Padahal, mengolah sampah organik itu mudah banget. Ada tanah kosong di sudut halaman? Bisa banget membuat komposter nan kece seperti di taman lansia RW 09 Kelurahan Sukaluyu Kecamatan Cibeunying Kaler Kota Bandung.
Atau membuat komposter dari barang disekeliling kita. Saya membuat komposter dari bekas kotak buah yang terbuat dari kayu. Gratis dari penjual buah yang merasa senang, kotak kayunya bermanfaat. Biasanya dibuang begitu saja.

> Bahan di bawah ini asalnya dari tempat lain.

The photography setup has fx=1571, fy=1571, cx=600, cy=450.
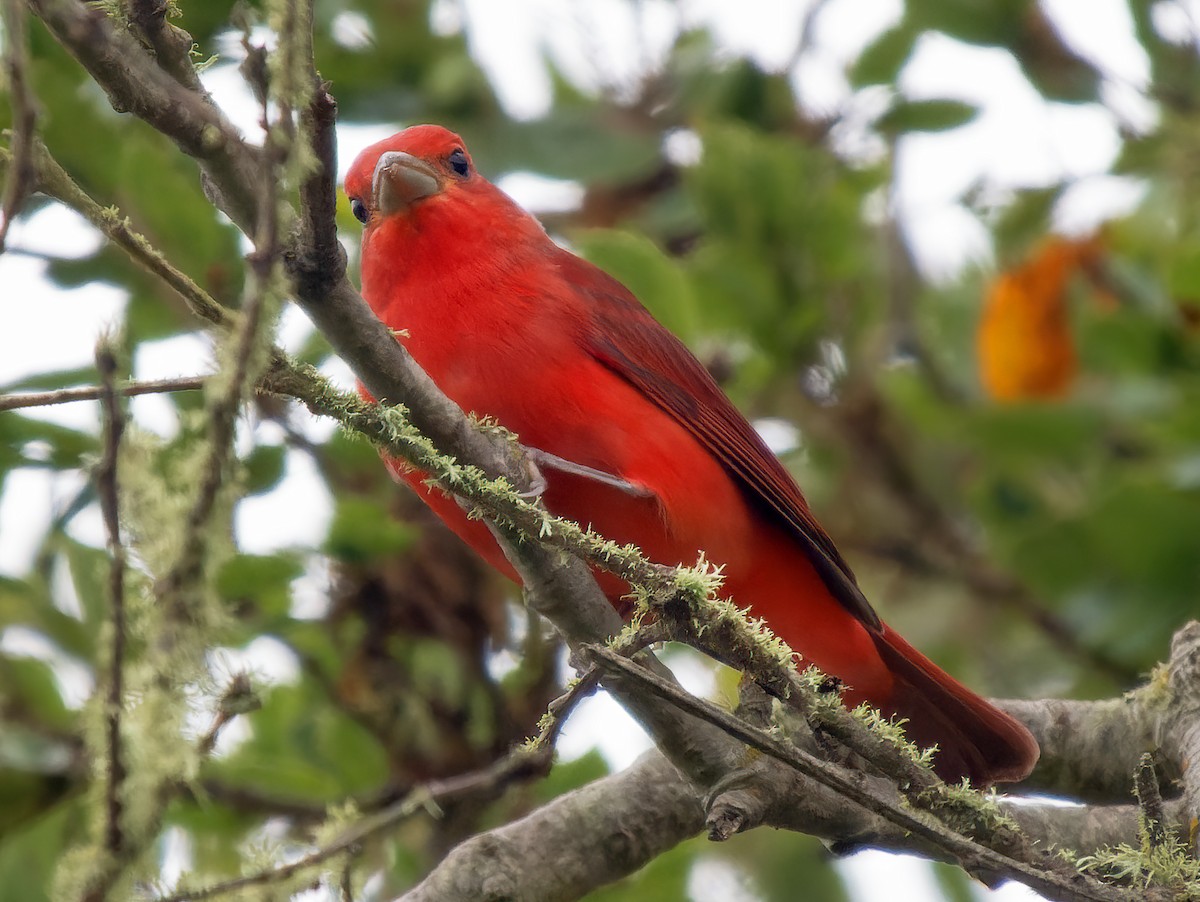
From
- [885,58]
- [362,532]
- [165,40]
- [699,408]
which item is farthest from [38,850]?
[885,58]

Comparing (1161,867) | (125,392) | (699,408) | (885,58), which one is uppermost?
(885,58)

Ke dalam komposter, saya masukan sampah dapur, hasil menyiangi tanaman dan daun-daun yang rajin berjatuhan dari pohon Salam serta pohon Jambu. Untuk mempercepat proses, saya menyiram dengan MOL (mikroorganisme lokal) yang terbuat dari air sisa cucian beras, terasi dan air gula.
Ngga punya lahan kosong? Gampang, bikin aja takakura. Caranya bisa diklik disini. Takut bau? Beri lapisan tanah pada sampah agar bau hilang. Ini cara kuno, warisan nenek moyang kita yang menutup semua penyebab bau dengan tanah.Â
Jadi ngawur banget tuh jika ada yang membuang tikus mati ke jalan umum. Bukannya menyelesaikan masalah, malah menyebarkan kuman penyakit. Sungguh salah kaprah.
Ih spoilernya kepanjangan ya? Jadi gini, tema HSPN 2019 kan "Kelola Sampah Hidup Bersih, Sehat dan Bernilai". Tema yang terlalu umum ya? Mungkin karena Kementerian Lingkungan Hidup dan Kehutanan sudah mati gaya.Â
Alih-alih melakukan pendekatan pengelolaan sampah dengan cara mudah dan murah, malah menyodorkan insinerator (membakar sampah) sebagai solusi (lihat spanduk). Padahal seperti kita tahu, membakar sampah jelas melanggar undang-undang, selain itu biayanya mahal bukan main.